Anglia - Polska, czyli po staremu
Anglia pokonała Polskę w meczu na Wembley 2-1. Chociaż wydaje się, że byliśmy bliscy remisu, to trzeba przyznać, że rozegraliśmy jeden z najsłabszych meczów w potyczce z Anglikami. Powiem szczerze, że nawet brak Lewandowskiego nie był tak widoczny, jak obawa przed porażką. W pierwszej połowie zero gry ofensywnej, trochę gry w środku pola i obrona. Gola zdobyliśmy po kardynalnym błędzie Anglików.
Nowy trener i nowe nadzieje, ale już na początku sytuacja się tak skomplikowała, że będzie problem z zajęciem chociażby drugiego miejsca w grupie i gry w barażach.
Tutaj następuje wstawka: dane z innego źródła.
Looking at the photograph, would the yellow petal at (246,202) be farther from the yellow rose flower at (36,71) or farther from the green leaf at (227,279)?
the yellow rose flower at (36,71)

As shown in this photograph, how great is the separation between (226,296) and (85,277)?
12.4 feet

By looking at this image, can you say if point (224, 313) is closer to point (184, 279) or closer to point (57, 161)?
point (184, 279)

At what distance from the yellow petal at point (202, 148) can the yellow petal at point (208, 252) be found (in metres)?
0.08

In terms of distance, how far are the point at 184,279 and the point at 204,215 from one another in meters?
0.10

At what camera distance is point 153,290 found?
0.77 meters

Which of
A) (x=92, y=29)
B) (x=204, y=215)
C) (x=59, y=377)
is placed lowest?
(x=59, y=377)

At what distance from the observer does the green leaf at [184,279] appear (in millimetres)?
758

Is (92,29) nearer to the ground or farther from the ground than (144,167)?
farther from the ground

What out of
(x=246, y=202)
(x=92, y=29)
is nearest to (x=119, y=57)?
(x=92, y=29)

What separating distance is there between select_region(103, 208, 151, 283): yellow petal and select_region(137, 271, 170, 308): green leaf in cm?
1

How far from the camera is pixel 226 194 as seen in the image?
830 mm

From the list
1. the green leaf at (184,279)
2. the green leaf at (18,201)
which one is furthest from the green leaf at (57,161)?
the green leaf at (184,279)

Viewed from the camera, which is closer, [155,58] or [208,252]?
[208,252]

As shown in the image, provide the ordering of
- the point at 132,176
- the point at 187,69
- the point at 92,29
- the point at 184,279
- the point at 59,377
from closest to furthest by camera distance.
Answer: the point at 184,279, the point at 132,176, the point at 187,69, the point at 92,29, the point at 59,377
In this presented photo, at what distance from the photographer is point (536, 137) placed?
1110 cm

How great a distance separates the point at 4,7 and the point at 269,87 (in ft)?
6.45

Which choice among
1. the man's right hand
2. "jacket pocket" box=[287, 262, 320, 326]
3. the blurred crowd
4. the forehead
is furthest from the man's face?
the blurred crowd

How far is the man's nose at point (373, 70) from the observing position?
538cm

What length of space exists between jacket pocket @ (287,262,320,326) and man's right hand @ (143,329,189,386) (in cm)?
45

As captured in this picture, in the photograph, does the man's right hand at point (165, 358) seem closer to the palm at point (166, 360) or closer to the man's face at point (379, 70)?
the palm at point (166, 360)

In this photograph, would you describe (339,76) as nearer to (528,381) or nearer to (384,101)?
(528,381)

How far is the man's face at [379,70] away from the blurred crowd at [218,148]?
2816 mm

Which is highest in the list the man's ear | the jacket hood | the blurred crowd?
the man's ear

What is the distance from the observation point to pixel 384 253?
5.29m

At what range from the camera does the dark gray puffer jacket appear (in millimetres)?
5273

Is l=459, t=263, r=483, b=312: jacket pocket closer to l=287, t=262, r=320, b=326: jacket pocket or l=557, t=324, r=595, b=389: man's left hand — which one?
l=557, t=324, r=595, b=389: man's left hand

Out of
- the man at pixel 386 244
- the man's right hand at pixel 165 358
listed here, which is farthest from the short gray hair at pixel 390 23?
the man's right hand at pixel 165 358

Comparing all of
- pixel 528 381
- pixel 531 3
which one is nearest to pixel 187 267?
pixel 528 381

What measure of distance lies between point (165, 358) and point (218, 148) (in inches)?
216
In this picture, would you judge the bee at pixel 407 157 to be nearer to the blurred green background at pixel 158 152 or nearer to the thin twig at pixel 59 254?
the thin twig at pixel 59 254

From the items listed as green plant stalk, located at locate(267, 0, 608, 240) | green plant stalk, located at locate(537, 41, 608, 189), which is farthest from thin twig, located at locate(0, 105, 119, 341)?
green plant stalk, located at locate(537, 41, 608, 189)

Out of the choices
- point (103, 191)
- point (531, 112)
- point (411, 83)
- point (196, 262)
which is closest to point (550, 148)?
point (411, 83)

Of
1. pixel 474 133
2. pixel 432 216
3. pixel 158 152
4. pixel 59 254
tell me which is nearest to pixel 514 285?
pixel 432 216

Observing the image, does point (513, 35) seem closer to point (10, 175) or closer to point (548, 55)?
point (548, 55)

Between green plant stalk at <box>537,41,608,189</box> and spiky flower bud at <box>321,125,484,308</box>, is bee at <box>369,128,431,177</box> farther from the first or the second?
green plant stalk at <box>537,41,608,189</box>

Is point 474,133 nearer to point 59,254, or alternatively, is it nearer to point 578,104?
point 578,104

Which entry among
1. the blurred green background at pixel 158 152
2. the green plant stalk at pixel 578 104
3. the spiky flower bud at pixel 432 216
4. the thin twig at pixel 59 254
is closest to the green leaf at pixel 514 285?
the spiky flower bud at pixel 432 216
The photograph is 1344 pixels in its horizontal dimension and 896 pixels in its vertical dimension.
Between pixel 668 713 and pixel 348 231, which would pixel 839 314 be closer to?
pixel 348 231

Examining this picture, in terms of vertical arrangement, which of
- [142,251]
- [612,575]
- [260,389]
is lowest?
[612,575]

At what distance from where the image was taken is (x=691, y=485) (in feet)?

Można się zastanawiać, czy pozostawienie Brzęczka na stanowisku trenera nie byłoby lepszym rozwiązaniem. Nie twierdzę, że Sousa jest złym trenerem, ale zanim poukłada te klocki, to prawdopodobnie odjadą nam mistrzostwa świata w Katarze. Jestem prawie pewien, że Brzęczek w tych trzech meczach zdobyłby 6 punktów.
Trzeba skupić się na tym, co przed nami i wierzyć, że Sousa poradzi sobie w tak krótkim czasie, jaki jest do Euro 2020 z poukładaniem gry naszej reprezentacji, żeby nie skończyło się tak, jak najczęściej ostatnio: mecz otwarcia, mecz o wszystko i mecz o honor.